2017 Fiscal Year Annual Research Report
Project/Area Number |
15H05164
|
Research Institution | Kansai University |
Principal Investigator |
上杉 彰紀 関西大学, 研究推進部, 非常勤研究員 (20455231)
|
Co-Investigator(Kenkyū-buntansha) |
米田 文孝 関西大学, 文学部, 教授 (00298837)
長柄 毅一 富山大学, 芸術文化学部, 教授 (60443420)
|
Project Period (FY) |
2015-04-01 – 2019-03-31
|
Keywords | 南インド / 巨石文化 / 鉄器時代 / 墳墓群 / 石製装身具 / 地域間交流 / 社会の複雑化 |
Outline of Annual Research Achievements |
平成29年度には、まず平成29年6月にバハレーン国立博物館において西暦紀元前後の時代の墳墓から出土した石製装身具のデータ化および分析を実施した。
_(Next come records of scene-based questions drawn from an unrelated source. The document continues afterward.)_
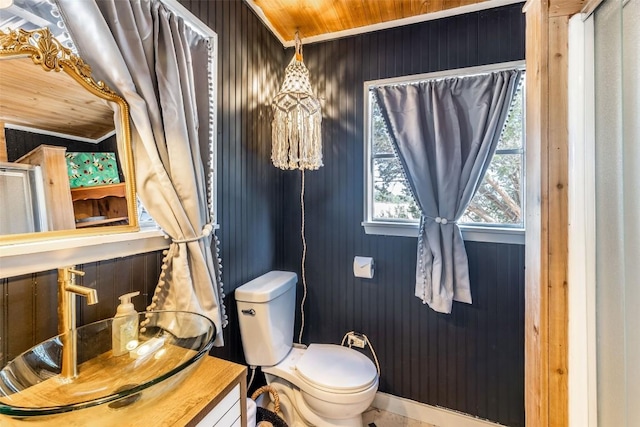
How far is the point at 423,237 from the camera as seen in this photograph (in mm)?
1629

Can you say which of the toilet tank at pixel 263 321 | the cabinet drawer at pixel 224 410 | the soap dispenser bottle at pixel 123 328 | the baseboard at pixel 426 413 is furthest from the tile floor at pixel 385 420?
the soap dispenser bottle at pixel 123 328

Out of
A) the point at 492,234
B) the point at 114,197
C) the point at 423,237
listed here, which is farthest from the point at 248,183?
the point at 492,234

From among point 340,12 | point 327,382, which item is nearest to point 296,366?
point 327,382

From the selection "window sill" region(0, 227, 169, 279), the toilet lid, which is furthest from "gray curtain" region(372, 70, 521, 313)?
"window sill" region(0, 227, 169, 279)

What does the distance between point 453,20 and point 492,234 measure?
49.0 inches

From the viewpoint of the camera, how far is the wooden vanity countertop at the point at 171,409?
0.60 metres

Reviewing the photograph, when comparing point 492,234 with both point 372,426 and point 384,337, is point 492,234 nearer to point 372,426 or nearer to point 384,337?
point 384,337

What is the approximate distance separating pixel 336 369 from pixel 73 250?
1.24 metres

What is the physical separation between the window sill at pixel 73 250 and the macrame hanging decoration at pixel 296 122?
2.81 ft

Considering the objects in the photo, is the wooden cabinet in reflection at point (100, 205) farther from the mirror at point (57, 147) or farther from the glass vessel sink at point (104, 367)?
the glass vessel sink at point (104, 367)

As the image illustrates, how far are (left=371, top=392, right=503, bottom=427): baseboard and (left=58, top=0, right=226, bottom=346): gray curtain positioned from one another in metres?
1.21

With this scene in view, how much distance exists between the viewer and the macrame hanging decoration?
1642 millimetres

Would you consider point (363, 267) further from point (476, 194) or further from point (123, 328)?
point (123, 328)

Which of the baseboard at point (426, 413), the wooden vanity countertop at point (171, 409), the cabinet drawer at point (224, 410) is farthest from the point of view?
the baseboard at point (426, 413)
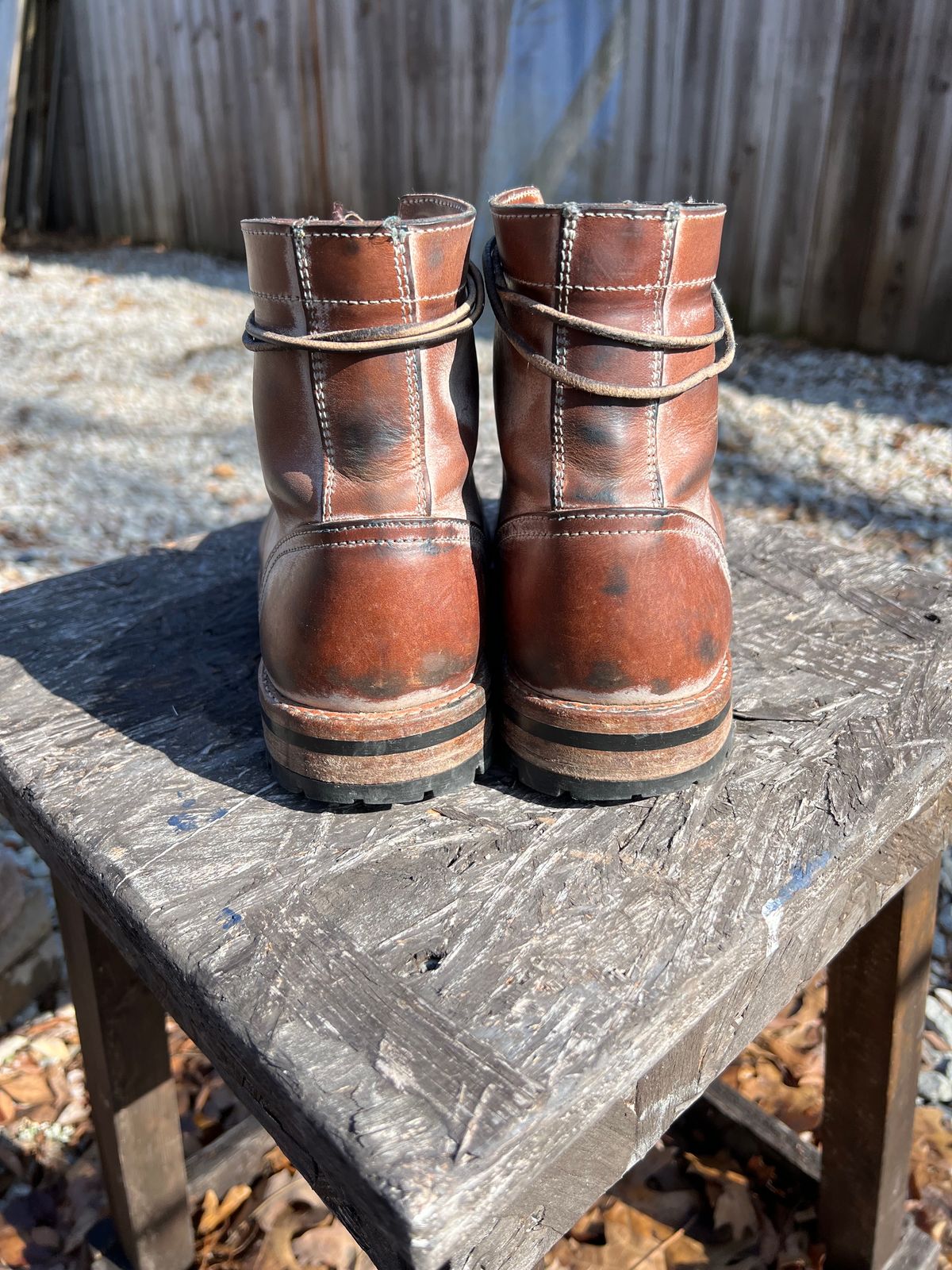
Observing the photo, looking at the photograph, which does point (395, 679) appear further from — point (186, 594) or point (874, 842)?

これはバハレーンを含むアラビア半島において出土する石製装身具が南アジア方面からもたらされたと考えられるためで、その可能性を実証的に検証し、南インドの社会が海洋交易にどのように関わっているか考察することを目的としたものである。調査の結果、西暦紀元前後の時代にバハレーン島の墳墓で出土する石製装身具は南アジア産である可能性が高いことが明らかとなった。今後、調査時に作成した玉の孔のシリコン型の顕微鏡観察を進め、南アジア産の可能性をより高い精度で検討する予定である。 平成29年7月には、ケンブリッジ大学考古学・人類学博物館に所蔵される南インド巨石文化の墳墓から出土した石製装身具のデータ化を行った。石製装身具は、北インドと南インド、そして海洋交易を通じて西のアラビア半島や東の東南アジアとの関係を考える上で重要な資料である。南インド巨石文化の遺跡から出土する石製装身具は同時代の北インドの例との類似点が多く、北インドからの製品搬入のみならず技術移転によって南インドでも生産されるようになったと考えられる。それは南インド社会がより複雑化する過程を投影したものと評価できる。 平成29年9・10月には、インド、ケーララ州およびマハーラーシュトラ州において巨石文化期の墳墓群の分布・測量調査を行った。広域に広がる墳墓群の悉皆的分布・測量調査はこれまでほとんど行われておらず、そうした調査は南インド巨石文化を研究する上での基礎資料となる。また、ハリヤーナー州に所在する青銅器時代・鉄器時代の遺物の記録化を実施し、南インドとの比較資料の蓄積を進めた。 平成30年3月には同じくケーララ州およびマハーラーシュトラ州において分布・測量調査を実施した。
|
Current Status of Research Progress |
Current Status of Research Progress
2: Research has progressed on the whole more than it was originally planned.
Reason
当初、南インド先史文化の編年の構築を目的として、現地の研究機関との共同で発掘調査を実施する計画であったが、インド政府からの許可が得られなかったため、それに代わって、ケーララ州、アーンドラ・プラデーシュ州、テーランガーナー州、マハーラーシュトラ州において南インド巨石文化期の墳墓群の悉皆的分布・測量調査や現地の研究機関に所蔵される土器・鉄器・石製装身具などの資料のデータ化・分析を行うことによって、文化変遷の様相を把握し、編年構築の基礎となすこととした。また、現地の研究機関が発掘調査を行っている遺跡から年代測定試料の提供を受け、編年研究の基点となるC14年代測定値の蓄積を行った。 墳墓群の測量調査では、墳墓群が立地する地形環境の詳細を記録し、1遺跡で100基以上にも上る墳墓群の分布パターンを分析するための基礎資料を得た。南インド巨石文化が展開したインド半島部は沖積平野、高原、山間地域など多様な地形環境を含んでおり、南インド巨石文化が多様な地形環境に適応・拡散し、各地でそれぞれの文化景観を形成していたことが明らかとなった。 土器・石製装身具の分析では、墳墓群の多様性とは対照的に南インドで広く共通した要素が分布していることが明らかとなった。結果として、多様性と等質性が南インド巨石文化社会の特質であり、今後の研究の視点となることが明らかとなった。
|
Strategy for Future Research Activity |
平成30年度には、過去3年間で取得・蓄積したデータの分析を行い、その成果を学術論文・研究書というかたちで公表を進める予定である。 墳墓群については、現地で作成した測量図をもとに墳墓群が立地する地形環境および墳墓の分布パターンの詳細を地理情報システムを利用して解析する。 石製装身具については、インド、ケーララ州およびマハーラーシュトラ州の巨石文化遺跡から出土した資料だけでなく、バハレーン(バハレーン国立博物館所蔵資料)、パキスタン(ケンブリッジ大学考古学・人類学博物館所蔵資料)の遺跡から出土した資料から作成したデータを蓄積しており、計測値に基づいた形態的分析と玉孔のシリコン型の顕微鏡を観察による技術的分析を行うことによって、各地の石製装身具の比較研究を行う。これによって、南インド巨石文化社会が周辺地域とどのように関係していたのか考察することが可能となる。 土器については、ケーララ州、マハーラーシュトラ州、アーンドラ・プラデーシュ州、テーランガーナー州各地の巨石文化遺跡出土の資料のデータ化を行っており、それらの形態分析を進めることによって、地域間の関係を考察する予定である。